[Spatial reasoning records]

begin

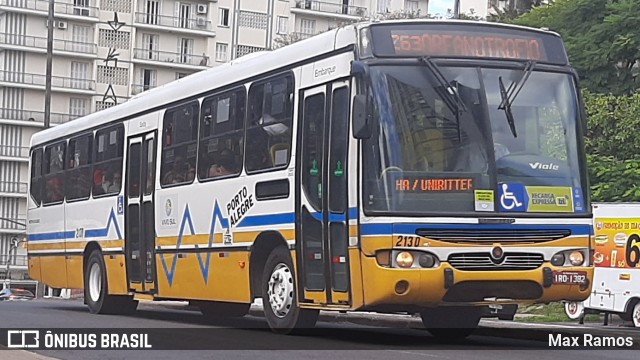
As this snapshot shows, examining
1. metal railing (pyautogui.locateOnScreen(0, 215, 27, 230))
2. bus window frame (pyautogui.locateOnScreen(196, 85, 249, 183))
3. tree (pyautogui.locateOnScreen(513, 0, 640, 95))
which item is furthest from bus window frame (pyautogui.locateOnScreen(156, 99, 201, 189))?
metal railing (pyautogui.locateOnScreen(0, 215, 27, 230))

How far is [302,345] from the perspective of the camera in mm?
14016

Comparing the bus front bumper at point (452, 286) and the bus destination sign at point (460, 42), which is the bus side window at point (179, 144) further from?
the bus front bumper at point (452, 286)

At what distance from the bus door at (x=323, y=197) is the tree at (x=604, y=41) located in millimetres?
25274

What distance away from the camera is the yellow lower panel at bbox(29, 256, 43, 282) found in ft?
87.7

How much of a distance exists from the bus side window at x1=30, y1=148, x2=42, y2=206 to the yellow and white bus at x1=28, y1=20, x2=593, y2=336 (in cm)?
1057

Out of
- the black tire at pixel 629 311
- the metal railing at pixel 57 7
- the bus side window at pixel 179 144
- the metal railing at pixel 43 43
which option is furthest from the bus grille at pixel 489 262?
the metal railing at pixel 57 7

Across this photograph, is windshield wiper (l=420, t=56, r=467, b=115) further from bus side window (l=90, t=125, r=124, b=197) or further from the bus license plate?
bus side window (l=90, t=125, r=124, b=197)

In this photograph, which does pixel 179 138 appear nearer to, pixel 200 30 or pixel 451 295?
pixel 451 295

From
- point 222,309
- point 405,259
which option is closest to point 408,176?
point 405,259

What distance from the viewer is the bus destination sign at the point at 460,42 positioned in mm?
14219

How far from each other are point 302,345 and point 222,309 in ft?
24.6

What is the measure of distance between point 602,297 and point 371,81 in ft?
59.9

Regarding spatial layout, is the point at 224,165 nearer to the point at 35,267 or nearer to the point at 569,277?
the point at 569,277

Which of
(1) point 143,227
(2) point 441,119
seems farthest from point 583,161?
(1) point 143,227
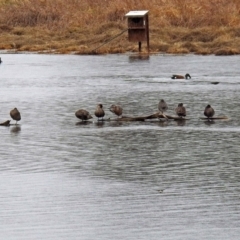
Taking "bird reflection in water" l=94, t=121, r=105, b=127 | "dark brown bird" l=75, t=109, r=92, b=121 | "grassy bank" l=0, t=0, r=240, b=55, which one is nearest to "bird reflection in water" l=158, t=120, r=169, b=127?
"bird reflection in water" l=94, t=121, r=105, b=127

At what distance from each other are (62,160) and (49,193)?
297 centimetres

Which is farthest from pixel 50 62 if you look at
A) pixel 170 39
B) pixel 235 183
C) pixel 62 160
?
pixel 235 183

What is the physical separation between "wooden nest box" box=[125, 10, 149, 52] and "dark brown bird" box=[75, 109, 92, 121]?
72.8 ft

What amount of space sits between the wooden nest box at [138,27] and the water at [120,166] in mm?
12939

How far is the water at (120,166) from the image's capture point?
12.1 metres

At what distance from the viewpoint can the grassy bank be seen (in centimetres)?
4650

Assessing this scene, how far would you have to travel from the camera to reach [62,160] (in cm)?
1708

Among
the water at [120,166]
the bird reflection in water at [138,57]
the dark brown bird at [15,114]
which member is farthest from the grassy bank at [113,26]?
the dark brown bird at [15,114]

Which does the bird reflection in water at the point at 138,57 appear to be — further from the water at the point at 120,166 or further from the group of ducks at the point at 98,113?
the group of ducks at the point at 98,113

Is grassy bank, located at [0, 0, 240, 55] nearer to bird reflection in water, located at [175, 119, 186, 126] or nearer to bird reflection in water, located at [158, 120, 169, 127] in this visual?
bird reflection in water, located at [175, 119, 186, 126]

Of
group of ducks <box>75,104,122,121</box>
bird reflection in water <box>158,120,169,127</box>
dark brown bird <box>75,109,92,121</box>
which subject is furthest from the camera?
dark brown bird <box>75,109,92,121</box>

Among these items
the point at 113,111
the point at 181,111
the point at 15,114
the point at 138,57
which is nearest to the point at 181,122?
the point at 181,111

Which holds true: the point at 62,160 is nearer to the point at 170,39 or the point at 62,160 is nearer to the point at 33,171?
the point at 33,171

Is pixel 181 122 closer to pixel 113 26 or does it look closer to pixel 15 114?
pixel 15 114
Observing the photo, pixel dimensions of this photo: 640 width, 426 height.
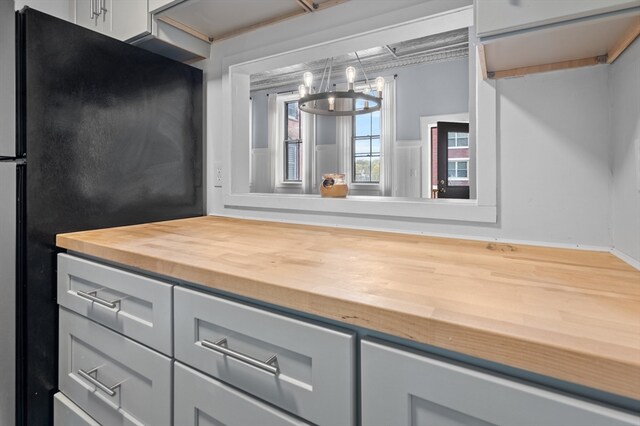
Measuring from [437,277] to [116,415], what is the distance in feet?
3.31

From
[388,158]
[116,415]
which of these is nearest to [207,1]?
[116,415]

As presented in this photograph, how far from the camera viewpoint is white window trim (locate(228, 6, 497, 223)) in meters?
1.11

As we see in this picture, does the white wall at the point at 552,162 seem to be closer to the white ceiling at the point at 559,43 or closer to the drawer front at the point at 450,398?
the white ceiling at the point at 559,43

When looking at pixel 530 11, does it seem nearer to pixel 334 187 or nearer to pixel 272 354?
pixel 272 354

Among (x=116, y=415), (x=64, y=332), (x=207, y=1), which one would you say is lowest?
(x=116, y=415)

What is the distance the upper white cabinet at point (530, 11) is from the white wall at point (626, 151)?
0.74 ft

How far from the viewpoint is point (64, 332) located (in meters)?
1.17

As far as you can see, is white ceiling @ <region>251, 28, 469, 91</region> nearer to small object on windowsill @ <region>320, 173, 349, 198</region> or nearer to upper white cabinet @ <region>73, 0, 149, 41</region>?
upper white cabinet @ <region>73, 0, 149, 41</region>

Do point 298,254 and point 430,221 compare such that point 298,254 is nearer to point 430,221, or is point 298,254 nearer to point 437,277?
point 437,277

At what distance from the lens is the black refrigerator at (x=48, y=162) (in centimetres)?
113

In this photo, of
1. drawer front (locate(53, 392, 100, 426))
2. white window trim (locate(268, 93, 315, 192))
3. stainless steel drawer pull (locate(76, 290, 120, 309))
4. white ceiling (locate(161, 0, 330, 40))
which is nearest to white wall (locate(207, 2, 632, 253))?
white ceiling (locate(161, 0, 330, 40))

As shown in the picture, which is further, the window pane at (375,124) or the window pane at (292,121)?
the window pane at (292,121)

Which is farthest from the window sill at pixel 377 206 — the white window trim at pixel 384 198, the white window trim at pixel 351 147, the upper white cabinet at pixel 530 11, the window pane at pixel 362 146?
the window pane at pixel 362 146

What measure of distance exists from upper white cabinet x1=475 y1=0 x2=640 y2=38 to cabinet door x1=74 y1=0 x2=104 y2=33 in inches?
70.7
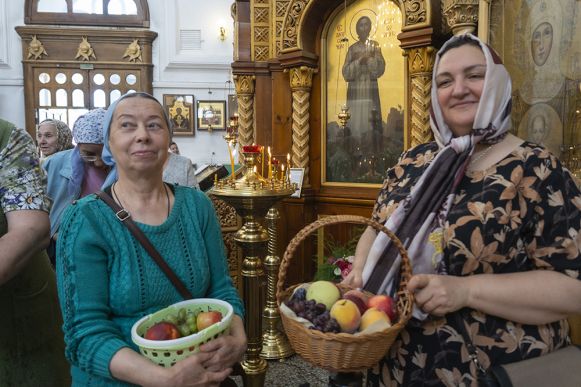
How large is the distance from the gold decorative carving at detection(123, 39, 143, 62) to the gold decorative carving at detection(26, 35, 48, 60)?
5.67 ft

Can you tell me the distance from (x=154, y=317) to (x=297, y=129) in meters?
3.41

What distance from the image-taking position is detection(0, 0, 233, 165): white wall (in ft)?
33.6

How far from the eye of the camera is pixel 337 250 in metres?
4.20

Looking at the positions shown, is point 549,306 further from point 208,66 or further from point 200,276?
point 208,66

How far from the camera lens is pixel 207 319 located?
1271 millimetres

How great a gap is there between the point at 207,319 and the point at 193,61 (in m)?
9.83

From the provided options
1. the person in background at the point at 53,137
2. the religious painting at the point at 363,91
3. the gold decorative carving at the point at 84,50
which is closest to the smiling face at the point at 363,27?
the religious painting at the point at 363,91

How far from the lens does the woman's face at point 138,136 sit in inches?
56.4

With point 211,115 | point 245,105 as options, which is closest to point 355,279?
point 245,105

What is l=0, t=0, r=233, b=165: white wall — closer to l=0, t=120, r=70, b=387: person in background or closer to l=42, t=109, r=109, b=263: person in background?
l=42, t=109, r=109, b=263: person in background

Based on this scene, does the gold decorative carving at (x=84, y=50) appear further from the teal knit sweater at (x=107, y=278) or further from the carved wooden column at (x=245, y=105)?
the teal knit sweater at (x=107, y=278)

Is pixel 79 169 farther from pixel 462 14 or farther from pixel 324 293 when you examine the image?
pixel 462 14

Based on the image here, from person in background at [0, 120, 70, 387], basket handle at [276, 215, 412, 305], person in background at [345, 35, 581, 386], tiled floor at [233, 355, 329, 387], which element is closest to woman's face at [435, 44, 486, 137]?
person in background at [345, 35, 581, 386]

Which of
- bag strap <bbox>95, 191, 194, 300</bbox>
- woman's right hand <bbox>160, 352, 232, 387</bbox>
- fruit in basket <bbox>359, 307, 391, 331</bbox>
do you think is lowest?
woman's right hand <bbox>160, 352, 232, 387</bbox>
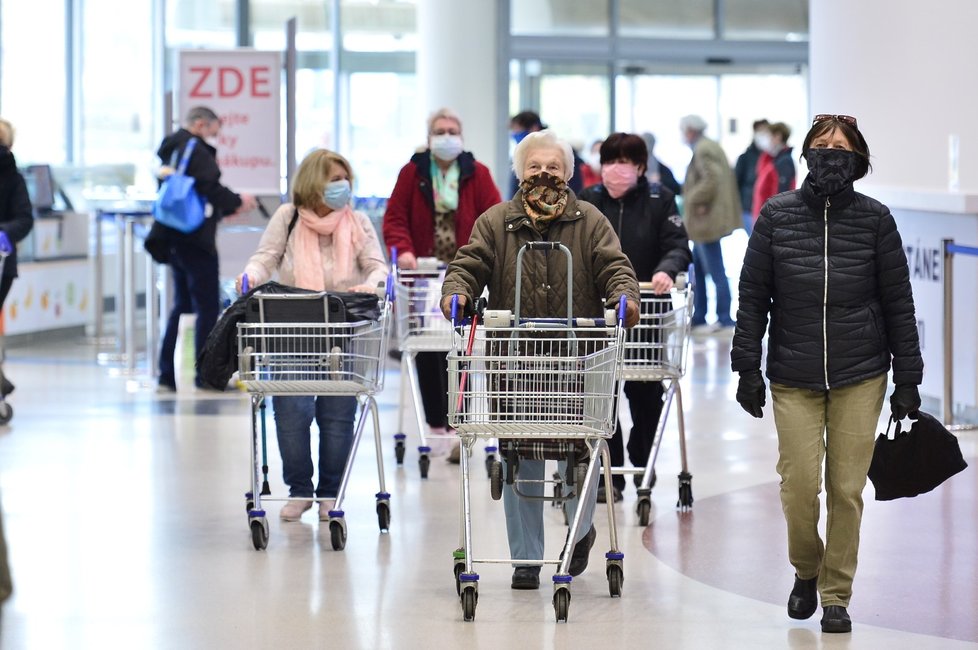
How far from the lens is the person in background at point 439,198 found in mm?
8055

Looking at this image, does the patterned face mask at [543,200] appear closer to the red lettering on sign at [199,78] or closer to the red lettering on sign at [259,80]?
the red lettering on sign at [259,80]

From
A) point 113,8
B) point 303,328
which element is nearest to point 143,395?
point 303,328

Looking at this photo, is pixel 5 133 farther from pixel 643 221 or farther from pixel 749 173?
pixel 749 173

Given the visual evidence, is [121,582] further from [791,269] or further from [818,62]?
[818,62]

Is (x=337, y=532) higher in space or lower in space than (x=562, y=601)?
higher

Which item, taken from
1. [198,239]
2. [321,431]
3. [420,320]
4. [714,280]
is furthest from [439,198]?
[714,280]

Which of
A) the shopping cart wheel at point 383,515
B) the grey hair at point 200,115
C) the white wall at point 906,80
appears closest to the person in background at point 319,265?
the shopping cart wheel at point 383,515

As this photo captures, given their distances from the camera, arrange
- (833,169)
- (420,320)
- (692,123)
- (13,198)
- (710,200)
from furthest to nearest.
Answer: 1. (710,200)
2. (692,123)
3. (13,198)
4. (420,320)
5. (833,169)

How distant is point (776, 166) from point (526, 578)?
9905 millimetres

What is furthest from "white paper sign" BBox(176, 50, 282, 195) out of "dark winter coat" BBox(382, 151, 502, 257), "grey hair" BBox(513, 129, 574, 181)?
"grey hair" BBox(513, 129, 574, 181)

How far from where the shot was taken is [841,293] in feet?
15.8

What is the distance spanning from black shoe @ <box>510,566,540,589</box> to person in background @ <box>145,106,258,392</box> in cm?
536

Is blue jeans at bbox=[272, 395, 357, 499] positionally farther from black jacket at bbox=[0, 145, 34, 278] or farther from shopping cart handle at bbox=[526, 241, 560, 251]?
black jacket at bbox=[0, 145, 34, 278]

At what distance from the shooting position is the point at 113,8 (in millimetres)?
20594
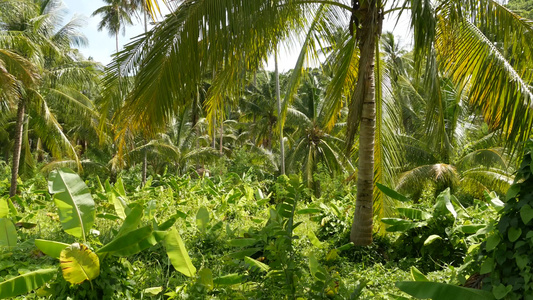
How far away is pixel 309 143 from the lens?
712 inches

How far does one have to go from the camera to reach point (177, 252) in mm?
3443

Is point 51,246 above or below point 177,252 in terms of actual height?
above

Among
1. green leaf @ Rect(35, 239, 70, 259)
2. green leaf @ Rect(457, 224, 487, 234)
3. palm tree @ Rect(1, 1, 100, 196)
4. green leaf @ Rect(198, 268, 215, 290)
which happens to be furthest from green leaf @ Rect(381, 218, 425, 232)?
palm tree @ Rect(1, 1, 100, 196)

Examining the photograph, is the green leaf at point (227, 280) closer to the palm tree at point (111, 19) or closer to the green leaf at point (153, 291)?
the green leaf at point (153, 291)

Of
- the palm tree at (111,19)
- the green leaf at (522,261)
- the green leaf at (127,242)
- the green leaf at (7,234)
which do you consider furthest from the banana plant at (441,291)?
the palm tree at (111,19)

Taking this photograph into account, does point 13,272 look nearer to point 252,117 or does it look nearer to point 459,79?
point 459,79

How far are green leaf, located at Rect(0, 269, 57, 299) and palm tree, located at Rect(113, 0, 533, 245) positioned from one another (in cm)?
184

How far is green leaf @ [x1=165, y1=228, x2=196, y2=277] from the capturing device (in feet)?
11.1

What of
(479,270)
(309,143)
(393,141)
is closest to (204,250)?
(393,141)

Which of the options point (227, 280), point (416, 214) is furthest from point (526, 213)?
point (416, 214)

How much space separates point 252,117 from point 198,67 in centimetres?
2093

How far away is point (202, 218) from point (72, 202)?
1.94m

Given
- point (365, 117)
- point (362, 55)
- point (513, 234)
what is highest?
point (362, 55)

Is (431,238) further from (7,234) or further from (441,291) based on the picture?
(7,234)
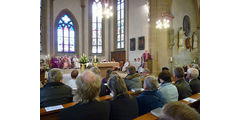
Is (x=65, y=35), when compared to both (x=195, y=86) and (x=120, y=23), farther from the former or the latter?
(x=195, y=86)

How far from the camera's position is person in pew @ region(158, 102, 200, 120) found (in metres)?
0.96

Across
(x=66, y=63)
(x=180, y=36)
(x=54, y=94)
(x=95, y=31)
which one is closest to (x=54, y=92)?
(x=54, y=94)

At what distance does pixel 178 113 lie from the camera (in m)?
0.98

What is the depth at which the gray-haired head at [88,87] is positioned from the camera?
182cm

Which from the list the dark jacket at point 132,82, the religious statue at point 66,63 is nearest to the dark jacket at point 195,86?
the dark jacket at point 132,82

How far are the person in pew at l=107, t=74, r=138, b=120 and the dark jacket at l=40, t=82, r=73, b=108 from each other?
0.80 m

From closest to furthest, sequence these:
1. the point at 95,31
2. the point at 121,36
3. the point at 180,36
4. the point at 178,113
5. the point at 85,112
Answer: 1. the point at 178,113
2. the point at 85,112
3. the point at 180,36
4. the point at 121,36
5. the point at 95,31

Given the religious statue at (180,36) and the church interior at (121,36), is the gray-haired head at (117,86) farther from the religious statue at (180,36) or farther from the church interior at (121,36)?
the religious statue at (180,36)

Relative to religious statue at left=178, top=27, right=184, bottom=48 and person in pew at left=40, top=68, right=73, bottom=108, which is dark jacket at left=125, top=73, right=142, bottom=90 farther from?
religious statue at left=178, top=27, right=184, bottom=48

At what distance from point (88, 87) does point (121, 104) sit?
0.52m

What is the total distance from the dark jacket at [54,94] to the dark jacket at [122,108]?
0.85 m

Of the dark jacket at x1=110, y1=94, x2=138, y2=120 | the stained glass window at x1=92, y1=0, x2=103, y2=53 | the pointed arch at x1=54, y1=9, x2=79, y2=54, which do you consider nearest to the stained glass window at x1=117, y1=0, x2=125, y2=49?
the stained glass window at x1=92, y1=0, x2=103, y2=53

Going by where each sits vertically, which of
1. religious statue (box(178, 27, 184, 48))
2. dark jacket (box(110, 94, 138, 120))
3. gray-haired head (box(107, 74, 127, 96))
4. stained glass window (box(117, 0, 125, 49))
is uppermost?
stained glass window (box(117, 0, 125, 49))
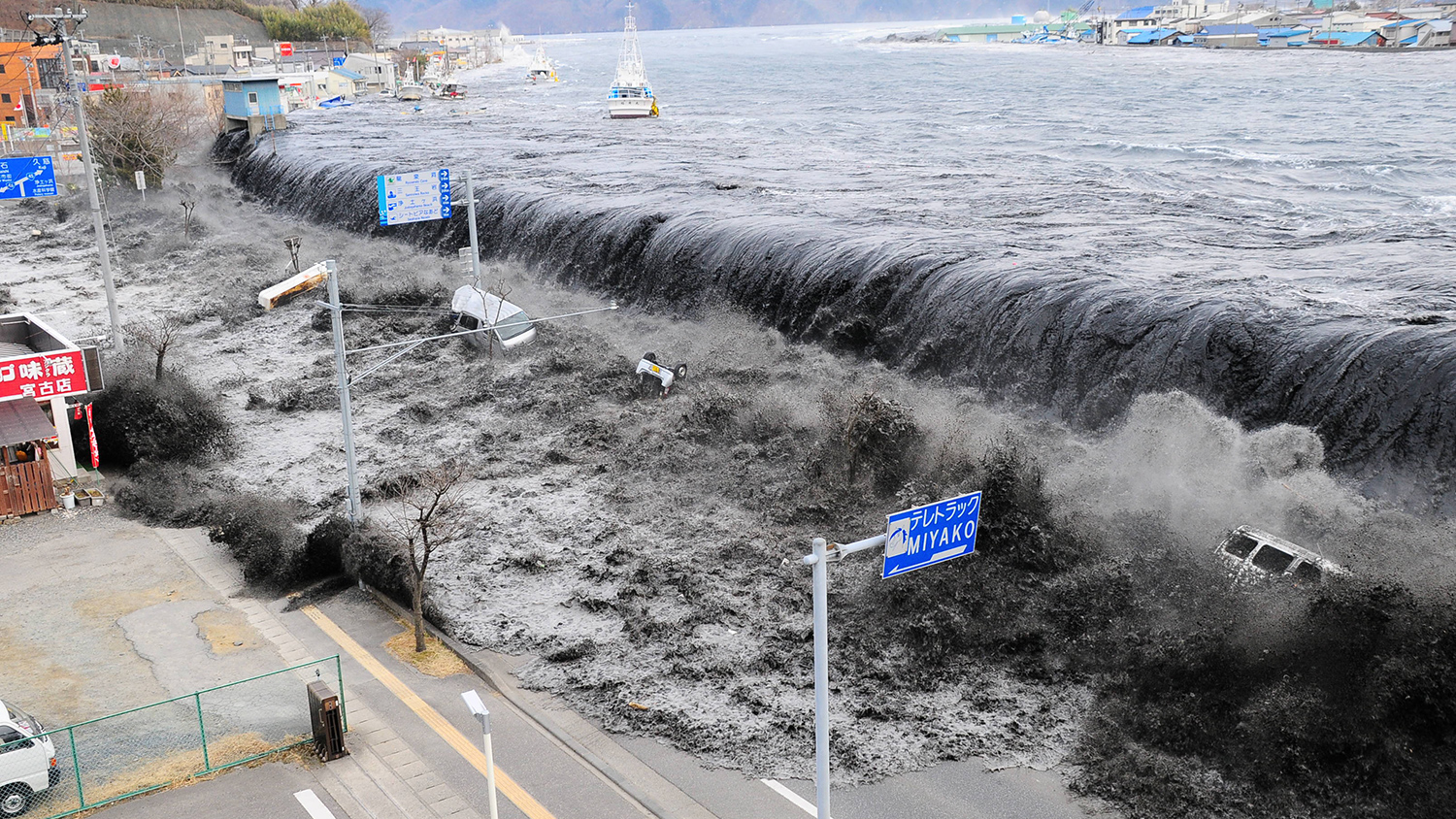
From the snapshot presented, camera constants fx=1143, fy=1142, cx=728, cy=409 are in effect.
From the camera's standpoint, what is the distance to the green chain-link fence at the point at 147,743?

end

Copy the data above word for word, starting at its first line and stopping after the line that contains "which item is". Leave the pictures out.

_Task solution_:
As this snapshot shows, examining
1. metal railing (pyautogui.locateOnScreen(0, 215, 27, 230))
2. bus window frame (pyautogui.locateOnScreen(196, 85, 249, 183))
3. tree (pyautogui.locateOnScreen(513, 0, 640, 95))
which item is furthest from bus window frame (pyautogui.locateOnScreen(156, 99, 201, 189))?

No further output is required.